The most popular apps amongst children are constantly changing – currently Instagram, Snapchat and YouTube are the key apps used. However, we have also seen new apps emerge rapidly.

Some of these are:

  • Yolo – released in May this year, the app was downloaded over 5 million times in its first month of release and remains on the most downloaded app list, particularly amongst young people. The App works with Snapchat and allows people to ask their followers questions that can be responded to anonymously. Like other anonymous apps such as Sarahah, there are concerns of the app being used for bullying. Extensive bullying occurring on Sarahah led to it being banned from Apple and Google’s app stores.
  • FaceApp – now the top ranked app in 121 countries, FaceApp allows people to people to change their facial expressions, looks and age themselves. However, the terms and conditions grant FaceApp a licence to user’s photos, name and likeness for any purpose. It can also access a user’s camera in the background and all photos taken.
  • The Game by Hot or Not – one of the original dating apps has been relaunched and aims to be more than just an app for ‘dating’ but also just for fun. The app allows individuals to upload a picture of themselves and users around them swipe ‘hot’ or ‘not’ and the user gets a rating. Similar to the app Yubo which is described as ‘Tinder for Teens’, the app raises concerns as there is no identity verification process and includes locational data.

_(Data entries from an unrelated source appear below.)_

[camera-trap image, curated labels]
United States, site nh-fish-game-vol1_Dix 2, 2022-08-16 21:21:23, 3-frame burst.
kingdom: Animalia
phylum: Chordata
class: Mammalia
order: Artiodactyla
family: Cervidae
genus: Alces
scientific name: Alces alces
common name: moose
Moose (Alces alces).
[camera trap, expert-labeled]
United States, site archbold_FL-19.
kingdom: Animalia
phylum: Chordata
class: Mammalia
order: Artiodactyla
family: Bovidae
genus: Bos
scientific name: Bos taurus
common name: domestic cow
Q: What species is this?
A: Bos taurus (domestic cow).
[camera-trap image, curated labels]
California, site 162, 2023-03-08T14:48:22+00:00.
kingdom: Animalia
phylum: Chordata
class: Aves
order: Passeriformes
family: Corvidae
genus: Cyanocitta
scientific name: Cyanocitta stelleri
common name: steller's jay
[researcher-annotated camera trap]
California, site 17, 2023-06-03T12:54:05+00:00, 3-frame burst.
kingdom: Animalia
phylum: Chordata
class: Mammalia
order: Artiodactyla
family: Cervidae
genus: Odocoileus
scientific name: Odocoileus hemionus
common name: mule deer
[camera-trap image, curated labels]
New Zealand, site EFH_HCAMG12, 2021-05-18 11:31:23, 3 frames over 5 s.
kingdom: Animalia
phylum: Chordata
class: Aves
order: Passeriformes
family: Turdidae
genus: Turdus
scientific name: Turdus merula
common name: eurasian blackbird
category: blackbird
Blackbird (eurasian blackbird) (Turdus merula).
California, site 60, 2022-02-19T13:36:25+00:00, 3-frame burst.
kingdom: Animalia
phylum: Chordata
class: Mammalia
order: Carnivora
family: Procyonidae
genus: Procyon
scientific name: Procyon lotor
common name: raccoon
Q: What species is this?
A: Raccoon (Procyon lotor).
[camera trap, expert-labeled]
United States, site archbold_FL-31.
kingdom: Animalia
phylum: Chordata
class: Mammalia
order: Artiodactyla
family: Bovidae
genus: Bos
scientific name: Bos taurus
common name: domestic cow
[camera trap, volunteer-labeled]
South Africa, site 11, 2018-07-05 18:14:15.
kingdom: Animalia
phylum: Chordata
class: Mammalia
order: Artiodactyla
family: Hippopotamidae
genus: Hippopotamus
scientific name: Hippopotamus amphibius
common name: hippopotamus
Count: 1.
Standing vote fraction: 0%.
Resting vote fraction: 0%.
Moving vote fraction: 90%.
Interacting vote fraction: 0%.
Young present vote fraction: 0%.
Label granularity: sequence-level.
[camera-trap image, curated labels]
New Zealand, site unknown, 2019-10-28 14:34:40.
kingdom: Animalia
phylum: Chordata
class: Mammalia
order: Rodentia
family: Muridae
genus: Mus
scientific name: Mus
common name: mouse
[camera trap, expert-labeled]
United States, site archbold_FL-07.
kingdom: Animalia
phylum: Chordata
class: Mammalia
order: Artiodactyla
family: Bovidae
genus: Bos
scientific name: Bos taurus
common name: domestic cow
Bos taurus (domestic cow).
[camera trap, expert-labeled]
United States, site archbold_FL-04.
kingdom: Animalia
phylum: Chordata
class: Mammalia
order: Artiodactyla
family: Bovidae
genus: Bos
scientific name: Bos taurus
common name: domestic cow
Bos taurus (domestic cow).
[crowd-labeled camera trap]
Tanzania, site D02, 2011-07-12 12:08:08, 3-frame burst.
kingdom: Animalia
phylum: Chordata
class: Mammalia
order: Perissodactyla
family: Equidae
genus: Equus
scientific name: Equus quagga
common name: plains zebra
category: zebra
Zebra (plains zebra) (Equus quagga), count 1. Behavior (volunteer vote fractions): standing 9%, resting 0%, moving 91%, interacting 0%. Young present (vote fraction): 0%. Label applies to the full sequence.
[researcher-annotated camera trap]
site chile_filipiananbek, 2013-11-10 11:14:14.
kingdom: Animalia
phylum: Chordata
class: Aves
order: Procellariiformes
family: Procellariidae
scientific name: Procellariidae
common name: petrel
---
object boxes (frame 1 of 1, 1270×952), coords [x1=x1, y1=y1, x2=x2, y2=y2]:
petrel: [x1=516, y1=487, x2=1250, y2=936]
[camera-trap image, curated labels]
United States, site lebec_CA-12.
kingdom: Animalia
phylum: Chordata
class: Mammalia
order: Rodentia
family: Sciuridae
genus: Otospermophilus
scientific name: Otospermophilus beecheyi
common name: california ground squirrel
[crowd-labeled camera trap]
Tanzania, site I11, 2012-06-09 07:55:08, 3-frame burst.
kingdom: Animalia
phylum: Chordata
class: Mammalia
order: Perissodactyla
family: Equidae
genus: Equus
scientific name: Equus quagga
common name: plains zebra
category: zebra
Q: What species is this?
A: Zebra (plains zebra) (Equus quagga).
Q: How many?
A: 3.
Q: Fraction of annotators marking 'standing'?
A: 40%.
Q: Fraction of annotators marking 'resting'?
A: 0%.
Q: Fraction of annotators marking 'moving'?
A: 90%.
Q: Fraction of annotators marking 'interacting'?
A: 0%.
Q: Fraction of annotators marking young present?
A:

Social media sites take action

It is becoming increasingly difficult for social media sites to ignore the negative aspects of their product. Instagram’s removal of the number of likes is being rolled out internationally as a way to remove the pressure associated with the app and posting online. Instagram has also added a new feature to tackle bullying by providing users with a pop up notice when negative language is detected in their post or comments. This is similar to a feature on Facebook which pops up with notices asking users if they are sure they want to post images that Facebook detects to contain inappropriate content.

Instagram will also be adding a new feature called “Restrict” which allows users to filer abusive comments without blocking an individual. This was due to feedback that young people are reluctant to block or unfollow people because they are afraid that it will escalate the bullying.

With the eSafety Commissioner having the power to fine corporates up to $525,000 for failing to remove an intimate age that is posted without consent, social media sites are taking more responsibility. However, there are still concerns that some social media apps such as SnapChat and anonymous apps such as Omegle and Whisper continue to protect the identity of its users, even when they are engaging in damaging behaviour.  

Impact on organisations

All organisations that work with children need to be aware of the impact that social media might have on their duty of care to keep children safe. Even conduct that occurs outside of the ‘hours’ that the children are in your care could lead to a duty of care issue for your organisation.

For example, the youngest person to be charged in Australia for bullying was a 13 year old girl in Cairns who used Snapchat to bully and threaten another girl in her after school sporting team. In another instance, a video of a child being physically beaten by other children was streamed live on TikTok,

Child safety concerns on social media are not limited to negative interactions between children. A swimming coach in Victoria was recently criticised for setting up an Instagram page for the swimming club and posting images of young children in their bathers without the parents’ knowledge or permission. These images could then be used by third parties as the Instagram page was public.

What should you do?

There is a lot of fear about social media, often which often results in organisations putting it in the ‘too hard’ basket. There are certainly challenges in managing the child safety risks associated with social media but in a post Royal Commission setting, organisations cannot fail to act.

As a starting point, we recommend that organisations that work with children take the following steps to mitigate the risks associated with social media use:

  1. Check your policies and procedures – organisations should ensure that their Child Safety Policy, Child Safety Code of Conduct and Digital Safety Policy are up to date and adequately deal with social media risks. Often, organisation’s policies and procedures are not adapted to address digital aspects of child safety, which can lead to problems when the organisation is required to take action. For example, do your policies allow you to confiscate children’s phones if they engage in problematic behaviour?
  2. Train your staff – when we speak with organisations, their staff are often lacking in their knowledge of children’s use of social media, and the extent to which they are permitted to contact them online. In a recent training session, a staff member discussed a child safety incident that occurred involving Yubo and admitted that she had heard children talking about it but did not know what the app was, otherwise she would have acted sooner. It is important that your staff know what the latest trends are so they know what to look for.
  3. Discuss the issue with children – it is important to keep an open conversation and dialogue about social media and digital citizenship with children. This will allow you to learn the sites and apps the children in your care are using and increase the changes that reports will be made to you by children who notice inappropriate behaviour.